Lord and Miller were let go mid-June, four months into production, because of what Lucasfilm noted were “different creative visions on this film,” in which Harrelson plays the mentor to a young Han Solo. They were replaced by Ron Howard.
Harrelson pointed out that he and Howard previously worked together on 1999’s EDtv. “He’s a wonderful guy,” he said.
He noted that Howard quickly came onboard for a one-day shoot for Star Wars, before a forced pause. “We did shoot one day with him,” he said, explaining that “we had to shoot because Thandie [Newton] had to leave.”
Harrelson said shooting was due to resume July 12.
Earlier, during a mid-May interview for this week’s THR cover story, the actor spoke highly of Lord and Miller. Noting that he at first had turned down the Star Wars role, he said it was Shearmur who persuaded him to say yes, just as she had when she served as an executive on The Hunger Games.
“I turned [the role] down twice, too,” he explained, “and the same person, Alli, wouldn’t take no for an answer.”
As to the process of reading the script, he said: “Definitely [Star Wars] has more secrecy than anything ever. You get an e-reader; you don’t get a script. They give it to you, and you give it back after you read it. But I was like, ‘I’ve got to be with my family, I got to go home.’ I’d been home in Maui one week since November. But I met with [Lord and Miller] one night, and we hung out and we went over to [publicist and Harrelson friend] Matthew Freud’s and played ping-pong? and just had a great time. They were really good guys. I’ve been enjoying it [since then], especially because we just went to [shoot in the Dolomites] in Italy. Thandie Newton said, ‘It’s like being at camp ’cause you got everybody together,’ and we had a couple of epic parties.”
Asked last week how he felt the director replacement would impact the film, he added: “I think I read some stuff where people were worried about the fate of this movie. I wouldn’t worry. The Force is still very much with it.”

****************

CHALLENGE A -
Can you reproduce, word for word, the entries from the line containing "How far away is [153,329] from the camera?" through the line containing "Result: (3) the point at 167,159", with both of those lines included?
The article and the entries have nothing to do with each other.

Spatial relationship entries
****************

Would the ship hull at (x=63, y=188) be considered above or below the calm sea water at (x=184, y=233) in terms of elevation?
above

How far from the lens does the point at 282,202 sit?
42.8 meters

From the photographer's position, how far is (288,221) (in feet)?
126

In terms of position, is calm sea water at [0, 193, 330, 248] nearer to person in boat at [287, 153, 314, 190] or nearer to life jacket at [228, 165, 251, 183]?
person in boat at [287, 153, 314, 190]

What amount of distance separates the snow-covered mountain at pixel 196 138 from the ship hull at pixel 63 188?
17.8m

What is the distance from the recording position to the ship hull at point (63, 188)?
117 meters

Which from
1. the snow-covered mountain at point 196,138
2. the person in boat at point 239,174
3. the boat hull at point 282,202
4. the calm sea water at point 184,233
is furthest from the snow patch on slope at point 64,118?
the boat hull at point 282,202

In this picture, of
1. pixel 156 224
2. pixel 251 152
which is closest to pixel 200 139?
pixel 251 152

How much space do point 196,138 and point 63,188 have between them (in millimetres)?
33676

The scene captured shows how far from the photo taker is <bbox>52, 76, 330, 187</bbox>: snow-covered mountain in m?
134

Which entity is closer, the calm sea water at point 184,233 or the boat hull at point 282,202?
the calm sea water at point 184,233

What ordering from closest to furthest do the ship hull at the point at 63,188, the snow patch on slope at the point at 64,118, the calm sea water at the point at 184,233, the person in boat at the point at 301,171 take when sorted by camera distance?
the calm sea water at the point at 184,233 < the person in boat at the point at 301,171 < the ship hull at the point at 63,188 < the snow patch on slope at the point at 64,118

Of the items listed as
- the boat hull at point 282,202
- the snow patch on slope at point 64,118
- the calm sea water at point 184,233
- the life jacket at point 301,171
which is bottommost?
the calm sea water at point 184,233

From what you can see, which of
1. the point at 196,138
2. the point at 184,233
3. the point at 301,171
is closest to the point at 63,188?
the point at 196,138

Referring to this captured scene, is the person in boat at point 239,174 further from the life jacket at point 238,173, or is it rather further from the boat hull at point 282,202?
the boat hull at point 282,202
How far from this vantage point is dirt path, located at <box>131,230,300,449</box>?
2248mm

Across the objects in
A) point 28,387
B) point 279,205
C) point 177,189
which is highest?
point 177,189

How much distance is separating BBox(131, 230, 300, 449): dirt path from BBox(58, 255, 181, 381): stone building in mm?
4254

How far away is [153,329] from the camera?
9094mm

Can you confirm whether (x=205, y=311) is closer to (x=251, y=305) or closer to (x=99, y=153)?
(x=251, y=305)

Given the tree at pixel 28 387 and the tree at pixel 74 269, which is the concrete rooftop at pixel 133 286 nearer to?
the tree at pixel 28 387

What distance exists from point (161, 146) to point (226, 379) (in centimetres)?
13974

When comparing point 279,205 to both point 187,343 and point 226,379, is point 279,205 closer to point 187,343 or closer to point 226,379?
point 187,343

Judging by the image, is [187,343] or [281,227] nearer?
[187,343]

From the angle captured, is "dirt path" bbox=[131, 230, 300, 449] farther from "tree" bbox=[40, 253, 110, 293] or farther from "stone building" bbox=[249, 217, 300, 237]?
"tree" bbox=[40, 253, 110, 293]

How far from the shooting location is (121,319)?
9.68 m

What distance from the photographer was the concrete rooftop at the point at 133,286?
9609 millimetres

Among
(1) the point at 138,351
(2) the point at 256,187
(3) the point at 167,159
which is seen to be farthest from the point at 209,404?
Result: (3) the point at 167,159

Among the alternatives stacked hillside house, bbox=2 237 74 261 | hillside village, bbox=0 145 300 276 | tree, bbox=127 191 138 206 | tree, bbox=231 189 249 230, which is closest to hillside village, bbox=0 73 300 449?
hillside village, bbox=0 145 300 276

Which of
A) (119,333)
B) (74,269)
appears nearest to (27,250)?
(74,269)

****************

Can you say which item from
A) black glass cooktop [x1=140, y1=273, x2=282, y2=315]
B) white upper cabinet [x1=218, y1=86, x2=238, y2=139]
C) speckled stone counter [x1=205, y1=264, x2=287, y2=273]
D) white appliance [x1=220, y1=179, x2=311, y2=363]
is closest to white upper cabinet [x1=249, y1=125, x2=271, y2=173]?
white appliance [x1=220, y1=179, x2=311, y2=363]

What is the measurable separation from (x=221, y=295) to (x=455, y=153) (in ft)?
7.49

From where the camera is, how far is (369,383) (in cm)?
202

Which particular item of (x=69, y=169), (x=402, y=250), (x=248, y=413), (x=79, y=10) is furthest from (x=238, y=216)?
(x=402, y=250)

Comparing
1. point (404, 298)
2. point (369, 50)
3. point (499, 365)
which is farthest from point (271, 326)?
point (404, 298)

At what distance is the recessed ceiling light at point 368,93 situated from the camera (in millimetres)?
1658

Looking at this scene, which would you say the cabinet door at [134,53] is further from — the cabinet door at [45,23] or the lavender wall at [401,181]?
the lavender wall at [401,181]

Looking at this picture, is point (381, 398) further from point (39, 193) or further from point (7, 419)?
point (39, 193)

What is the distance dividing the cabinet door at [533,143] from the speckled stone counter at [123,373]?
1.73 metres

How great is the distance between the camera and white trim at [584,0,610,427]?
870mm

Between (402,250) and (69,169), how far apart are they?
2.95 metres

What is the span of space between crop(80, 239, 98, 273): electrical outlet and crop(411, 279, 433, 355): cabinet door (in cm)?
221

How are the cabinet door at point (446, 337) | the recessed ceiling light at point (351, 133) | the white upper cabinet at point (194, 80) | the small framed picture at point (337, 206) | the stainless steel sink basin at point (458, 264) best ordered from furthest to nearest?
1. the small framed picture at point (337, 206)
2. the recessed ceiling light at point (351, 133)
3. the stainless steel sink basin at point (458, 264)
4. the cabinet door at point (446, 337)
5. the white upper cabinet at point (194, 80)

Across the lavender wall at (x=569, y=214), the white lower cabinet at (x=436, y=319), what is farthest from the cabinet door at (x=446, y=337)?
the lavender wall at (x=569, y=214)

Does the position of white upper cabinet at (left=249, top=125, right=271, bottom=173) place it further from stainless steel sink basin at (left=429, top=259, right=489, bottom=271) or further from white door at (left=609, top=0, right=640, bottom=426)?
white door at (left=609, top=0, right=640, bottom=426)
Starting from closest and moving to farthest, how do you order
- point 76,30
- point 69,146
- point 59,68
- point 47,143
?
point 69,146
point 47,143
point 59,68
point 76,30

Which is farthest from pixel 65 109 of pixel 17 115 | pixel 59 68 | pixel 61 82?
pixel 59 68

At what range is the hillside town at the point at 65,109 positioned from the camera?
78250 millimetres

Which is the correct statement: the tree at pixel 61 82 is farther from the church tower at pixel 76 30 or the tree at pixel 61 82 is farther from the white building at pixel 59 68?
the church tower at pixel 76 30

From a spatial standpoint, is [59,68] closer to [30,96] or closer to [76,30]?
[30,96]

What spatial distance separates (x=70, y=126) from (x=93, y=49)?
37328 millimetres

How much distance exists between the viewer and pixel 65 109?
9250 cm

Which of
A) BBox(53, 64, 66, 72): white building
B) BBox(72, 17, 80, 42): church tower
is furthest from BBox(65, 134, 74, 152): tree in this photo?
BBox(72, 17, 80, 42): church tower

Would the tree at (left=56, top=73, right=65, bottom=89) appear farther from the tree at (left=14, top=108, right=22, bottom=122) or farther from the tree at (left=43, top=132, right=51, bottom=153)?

****************

CHALLENGE B -
How would you sum up the article in two sentences?

TASK RESULT A -
How far away is [153,329] from the camera?
9094mm

Can you confirm whether (x=205, y=311) is closer to (x=251, y=305) or closer to (x=99, y=153)?
(x=251, y=305)

Given the tree at pixel 28 387 and the tree at pixel 74 269, which is the concrete rooftop at pixel 133 286 nearer to?
the tree at pixel 28 387

What distance exists from point (161, 146) to point (226, 379) (in centimetres)?
13974

When comparing point 279,205 to both point 187,343 and point 226,379, is point 279,205 closer to point 187,343 or closer to point 226,379?
point 187,343

Judging by the image, is [187,343] or [281,227] nearer?
[187,343]

From the angle captured, is "dirt path" bbox=[131, 230, 300, 449] farther from "tree" bbox=[40, 253, 110, 293] or farther from "stone building" bbox=[249, 217, 300, 237]?
"tree" bbox=[40, 253, 110, 293]

How far from the shooting location is (121,319)?
9.68 m

What distance from the photographer was the concrete rooftop at the point at 133,286?
9609 millimetres

Among
(1) the point at 138,351
(2) the point at 256,187
(3) the point at 167,159
which is seen to be farthest from the point at 209,404?
Result: (3) the point at 167,159

TASK RESULT B -
Lord and Miller were let go in mid-June, four months into production, over "different creative visions" and were replaced by Ron Howard, who shot one day with the cast before a pause, with shooting due to resume July 12. Harrelson, who plays the mentor to a young Han Solo, had spoken highly of Lord and Miller, said Shearmur persuaded him to take the role, and said he wouldn't worry about the movie's fate.